Ora che condivide la sorte delle centinaia di prigionieri politici che affollano le carceri del regime, Mir Hossein Mousavi ricongiunge il suo destino a quello della sua gente, la stessa che, il 12 luglio del 2009 lo aveva votato presidente dell’Iran. E se il suo arresto (e quello di Karoubi) poco o nulla cambia nella dinamica della vita politica iraniana ufficiale, dalla quale di fatto era già estromesso, molto può invece cambiare per il futuro del Movimento Verde. Molto potrà dipendere dalla capacità del movimento stesso di prendere con forza le difese dei suoi leader; dalla sua capacità o meno di convincere gli iraniani a restare accanto all’uomo che meno di due anni fa avevano scelto come presidente.
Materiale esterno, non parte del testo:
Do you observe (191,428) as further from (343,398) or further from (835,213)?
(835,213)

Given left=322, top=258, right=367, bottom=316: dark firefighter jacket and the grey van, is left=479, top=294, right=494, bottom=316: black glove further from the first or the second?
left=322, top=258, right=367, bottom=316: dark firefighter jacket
Difendere Mousavi, per gli iraniani, può non vuol dire difendere il migliore dei leader possibili; ma vuol dire senz’altro ribadire con forza il rispetto dovuto alla volontà del popolo e rinvigorire le ragioni che avevano spinto milioni di iraniani, nel giugno 2009, a scendere in piazza contro le elezioni truccate e contro il regime.
Vuol dire non dimenticare che, senza brogli, Mir Hossein Mousavi sarebbe il presidente della Repubblica Islamica dell’Iran, invece che un prigioniero politico.